// About

I read the papers.
Then I question them.

There's a gap between what ML research claims and what production systems actually do. Most writing about AI in finance lives on one side or the other. This is an attempt to sit in the middle.

// The site

Salty Syntax started as a way to think out loud. I spend a lot of time reading papers — arXiv, SSRN, conference proceedings — and a lot of time around systems that have to work under real constraints: regulatory pressure, latency requirements, adversarial conditions, messy data.

Most writing about AI either lives in academia (clean benchmarks, synthetic datasets, controlled conditions) or in industry marketing (everything works, everything scales, everything is ready). The interesting questions sit in neither place.

What does this architecture actually look like when a regulator asks you to explain it? What does this model do when the data distribution shifts mid-year?

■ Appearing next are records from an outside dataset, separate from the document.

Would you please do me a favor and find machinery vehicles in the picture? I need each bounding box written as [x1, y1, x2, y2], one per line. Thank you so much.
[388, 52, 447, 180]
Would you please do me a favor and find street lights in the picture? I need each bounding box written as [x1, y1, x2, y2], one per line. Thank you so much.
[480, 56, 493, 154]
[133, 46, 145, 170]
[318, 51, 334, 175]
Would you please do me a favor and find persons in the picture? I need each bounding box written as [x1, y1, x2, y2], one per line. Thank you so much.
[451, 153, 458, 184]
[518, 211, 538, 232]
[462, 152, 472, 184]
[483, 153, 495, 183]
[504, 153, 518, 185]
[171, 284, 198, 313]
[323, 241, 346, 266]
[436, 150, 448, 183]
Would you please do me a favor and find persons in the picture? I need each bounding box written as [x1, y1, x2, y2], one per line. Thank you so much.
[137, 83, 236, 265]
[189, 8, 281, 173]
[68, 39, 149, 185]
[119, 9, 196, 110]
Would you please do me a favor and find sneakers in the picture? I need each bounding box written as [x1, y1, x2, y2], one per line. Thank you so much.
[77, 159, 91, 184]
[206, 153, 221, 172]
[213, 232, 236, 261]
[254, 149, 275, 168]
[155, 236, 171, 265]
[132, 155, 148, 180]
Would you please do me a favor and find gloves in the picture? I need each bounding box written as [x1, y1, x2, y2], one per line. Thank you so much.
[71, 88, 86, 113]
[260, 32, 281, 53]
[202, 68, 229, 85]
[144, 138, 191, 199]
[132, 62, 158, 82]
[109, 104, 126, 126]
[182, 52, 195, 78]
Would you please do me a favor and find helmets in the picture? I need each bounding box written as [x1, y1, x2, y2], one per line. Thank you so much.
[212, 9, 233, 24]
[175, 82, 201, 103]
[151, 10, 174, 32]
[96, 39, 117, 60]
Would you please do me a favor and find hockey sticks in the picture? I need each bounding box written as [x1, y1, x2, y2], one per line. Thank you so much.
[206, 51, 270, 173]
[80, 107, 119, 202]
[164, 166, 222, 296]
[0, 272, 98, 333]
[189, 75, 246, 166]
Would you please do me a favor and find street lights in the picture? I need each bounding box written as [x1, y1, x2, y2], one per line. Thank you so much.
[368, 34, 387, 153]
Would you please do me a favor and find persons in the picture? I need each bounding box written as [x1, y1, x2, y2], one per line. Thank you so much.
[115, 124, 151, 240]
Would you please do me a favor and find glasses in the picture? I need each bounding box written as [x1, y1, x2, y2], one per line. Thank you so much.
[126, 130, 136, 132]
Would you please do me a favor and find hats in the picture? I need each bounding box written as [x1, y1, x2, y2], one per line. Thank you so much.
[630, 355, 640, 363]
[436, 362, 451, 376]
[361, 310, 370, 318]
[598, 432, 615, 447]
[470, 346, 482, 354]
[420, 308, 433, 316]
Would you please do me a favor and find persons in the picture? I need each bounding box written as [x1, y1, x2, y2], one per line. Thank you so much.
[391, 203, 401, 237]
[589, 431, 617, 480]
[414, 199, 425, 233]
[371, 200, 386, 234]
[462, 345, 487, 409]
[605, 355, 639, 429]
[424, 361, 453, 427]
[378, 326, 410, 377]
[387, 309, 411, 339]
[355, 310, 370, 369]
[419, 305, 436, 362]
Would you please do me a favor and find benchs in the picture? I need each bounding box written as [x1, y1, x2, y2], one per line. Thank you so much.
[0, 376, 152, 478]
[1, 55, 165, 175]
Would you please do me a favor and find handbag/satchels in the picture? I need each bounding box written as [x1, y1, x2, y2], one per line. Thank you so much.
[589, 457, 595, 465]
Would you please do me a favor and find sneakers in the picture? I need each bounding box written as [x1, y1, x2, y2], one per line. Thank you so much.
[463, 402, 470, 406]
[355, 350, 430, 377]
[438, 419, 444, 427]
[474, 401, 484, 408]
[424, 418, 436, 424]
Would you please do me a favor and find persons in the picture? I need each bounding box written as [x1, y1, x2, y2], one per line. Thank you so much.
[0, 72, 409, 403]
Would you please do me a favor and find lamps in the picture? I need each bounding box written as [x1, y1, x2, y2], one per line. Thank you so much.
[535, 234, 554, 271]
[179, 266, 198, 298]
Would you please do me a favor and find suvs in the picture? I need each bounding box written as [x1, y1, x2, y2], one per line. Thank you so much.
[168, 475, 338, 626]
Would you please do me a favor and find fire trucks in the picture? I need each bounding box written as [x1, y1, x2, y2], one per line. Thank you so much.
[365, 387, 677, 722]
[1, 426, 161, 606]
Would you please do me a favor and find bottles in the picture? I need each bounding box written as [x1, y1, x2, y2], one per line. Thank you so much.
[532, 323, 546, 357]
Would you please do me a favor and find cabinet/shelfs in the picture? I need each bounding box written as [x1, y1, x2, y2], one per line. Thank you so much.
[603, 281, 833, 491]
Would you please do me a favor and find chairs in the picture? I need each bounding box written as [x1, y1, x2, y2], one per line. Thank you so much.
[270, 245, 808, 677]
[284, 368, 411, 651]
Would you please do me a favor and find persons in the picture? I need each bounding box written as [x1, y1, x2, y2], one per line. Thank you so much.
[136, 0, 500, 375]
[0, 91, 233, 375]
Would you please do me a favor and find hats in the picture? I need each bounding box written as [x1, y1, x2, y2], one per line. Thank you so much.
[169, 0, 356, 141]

What did the paper leave out?

That's the territory. Financial systems because that's where I work and think. ML because that's the tool. The overlap is where almost all the interesting problems are right now.

// How pieces are written

Every claim traces back to something public — a paper, a regulator filing, an institutional report. Where I'm making an argument rather than reporting a finding, I try to be clear about that distinction. Sources are cited inline and listed at the end of each piece.

The goal isn't to be comprehensive. It's to be precise about one or two things per piece that are actually worth thinking about — and honest about what I don't know.

// What gets covered

Area Focus
LLMs in Finance Where language models add genuine signal versus where they add noise. Earnings NLP, RAG on regulatory text, sentiment extraction, and the benchmark problems nobody talks about.
Compliance AI AML architecture, communications surveillance, KYC automation, and explainability — the production problems that are harder than the detection problems.
Quant ML Systems Time series forecasting, graph networks for transaction data, agentic pipelines, and reinforcement learning in market environments.
Paper Breakdowns Recent arXiv and SSRN work read carefully, with the limitations named and the deployment implications drawn out.
Global Markets Cross-jurisdictional deployment, regulatory divergence across EU, UK, US, and APAC, and what that means for AI system design.